To be customer-centric, pop the bubble of institutionalised arrogance
Tesco’s Chief Customer Officer Alessandra Bellini says customer-centricity requires a broader focus than marketing noting: “It is about really having the courage of listening to customers and looking brutally at the reality of what they say.” Obvious in principle, but it’s the culture shift that’s the kicker. The fact that Tesco’s top marketer is a Chief Customer Officer sends a signal internally that the role transcends traditional functional silos, and this is critical to success.
Key points:
- Tesco’s head of marketing is a Chief Customer Officer
- She believes putting customers at the heart of the business requires an oversight of multiple areas within the business
- For big companies, a culture of humility is critical to be able to listen to customers
- Keeping the drivers of brand performance together drives results
- When customers, not results, are the central focus, innovation follows
- Big retailers need to understand and respect the high touch relationship they have with customers if they want to leverage it
Everyone wants to put the customer at the heart of their business. But for big powerful incumbent players it always means evolving culture – popping the bubble of institutionalised arrogance and the focus on financial KPIs as an end in themselves, rather than a biproduct of valued customer relationships. This mindset shift is profound and places the emphasis on customer insight as the driver of competitive advantage.
A healthy brand “only works if all of it works” across the marketing team making the customer promise, and the whole business delivering and exceeding that promise. In big retail it’s complex to achieve this alignment of purpose, thinking and effort. But the brand can’t be strong, differentiated and vibrant without it.
The less obvious point here is that brands need to think about the role they play in peoples’ lives, and how frequently people interact with them.

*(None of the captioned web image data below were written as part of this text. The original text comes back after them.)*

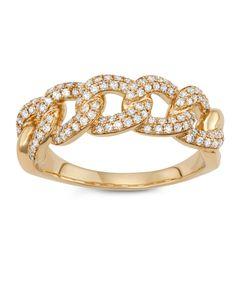 18k Jaune plaqué or autrichienne Crystal Fashion Délicat Femme Bracelet Bangle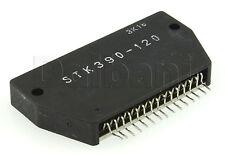 STK390-120 Original Pulled Sanyo IC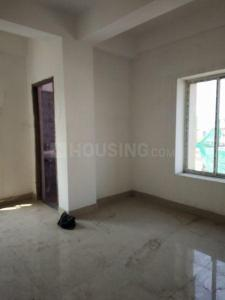 Gallery Cover Image of 1350 Sq.ft 3 BHK Apartment for rent in Park Street Area for 28000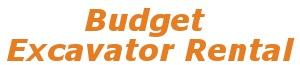 Budget Excavator Rental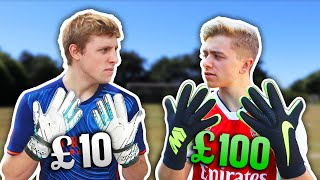 Download £10 Goalie Gloves Vs. £100 Pro Goalie Gloves | ft. W2S Video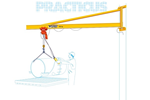 Jib Crane | Practicus Wall Mount | 80-2500kg | Capacity 180 Degrees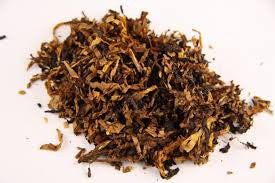 Honeywood Tobacco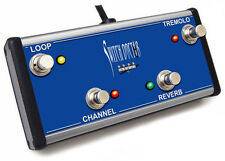 """Switch Doctor Custom 3"""" X 6"""" Footswitch for Mesa Boogie Tremoverb Amplifiers"""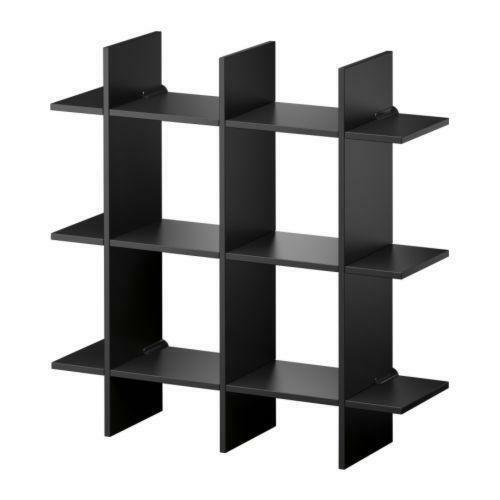 Ikea shelves ebay for Ikea billy mensola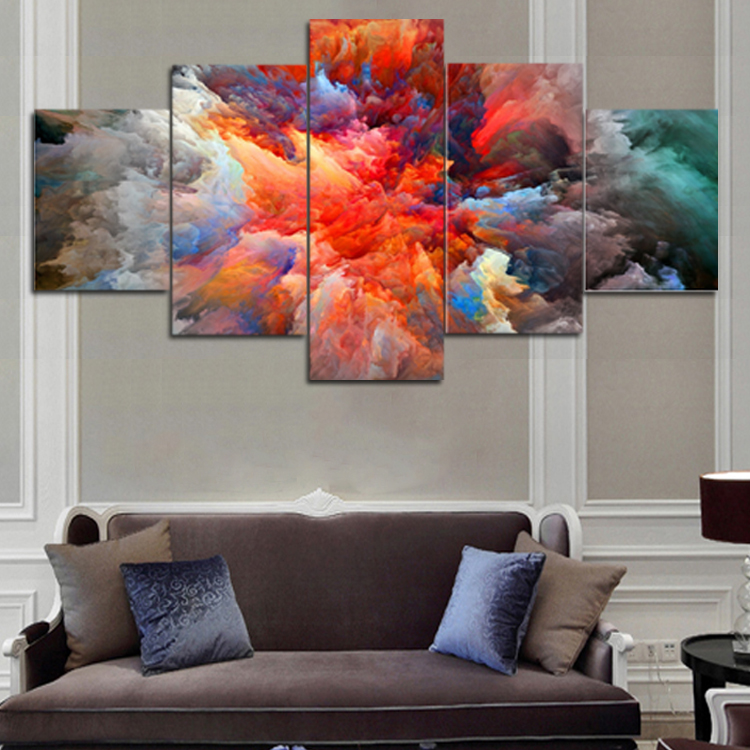 2017 Rushed Canvas Painting Unframed 5 Panels Abstract Canvas Print Painting Modern Wall Art For Pcture Home Decor Artwork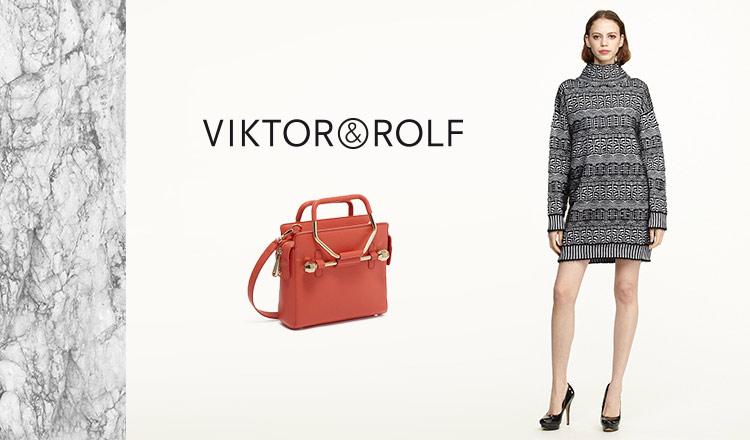 VIKTOR & ROLF WOMEN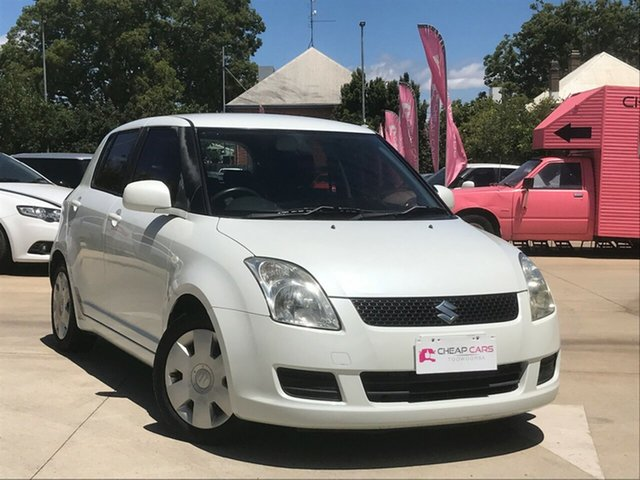 Used Suzuki Swift EZ 07 Update Toowoomba, 2010 Suzuki Swift EZ 07 Update White 5 Speed Manual Hatchback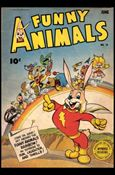 Fawcett's Funny Animals 19-A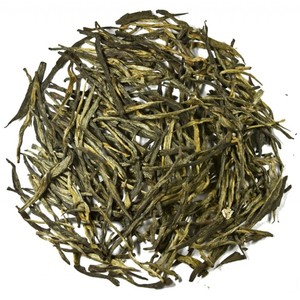 Yunnan Gold from Tea Exclusive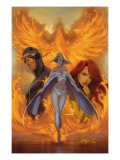 What if Astonishing X-Men 1 Cover: Emma Frost  Phoenix and Cyclops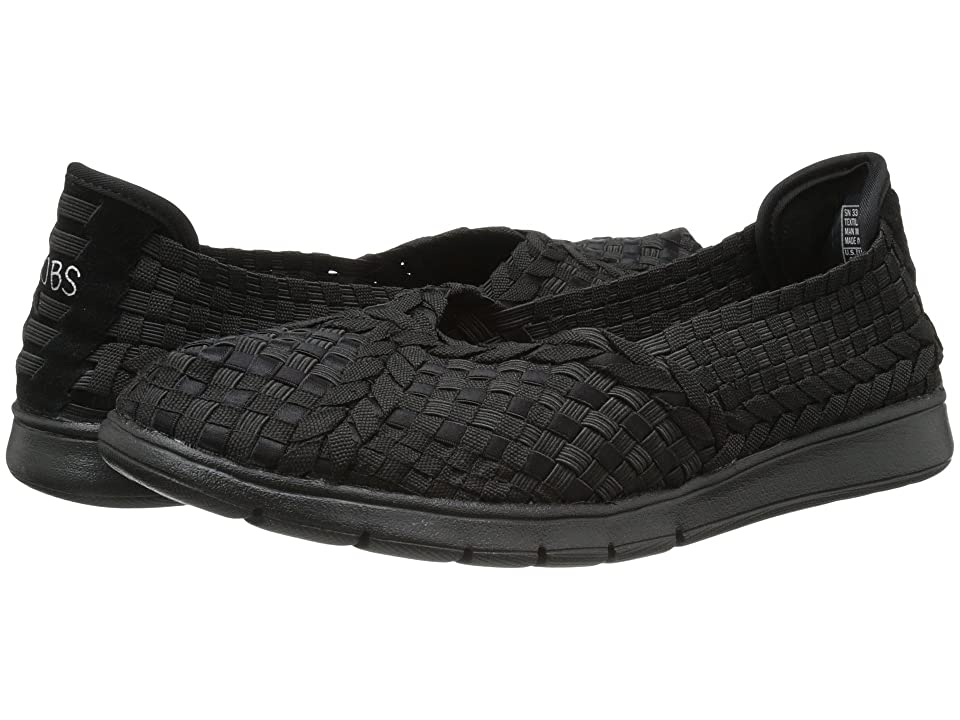 BOBS from SKECHERS Pureflex Prima Bal (Black/Black) Women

Some sectors are inherently low touch – think energy companies and other utilities – which brings its own challenges around what it takes to build some kind of customer connection. In these sectors, customers have been encouraged to remove interactions in pursuit of “simplicity” (and cost reduction).
But brands in the grocery and convenience sector interact with customers daily. This frequency of interaction has a couple of implications. To earn the right be a valued part of everyday life puts customer-centricity as the core mindset of the business. Your brand strategy must be built on well-defined drivers of customer value, and customer insights and data need to be a powerful voice at the top table.
Knowing what matters isn’t sufficient either. The ability to respond to, or ideally anticipate, customer needs in unexpected and differentiated ways is central to sustainable brand health. When your customers rely on you every day in way they can’t on competitors, then you’re where you want to be.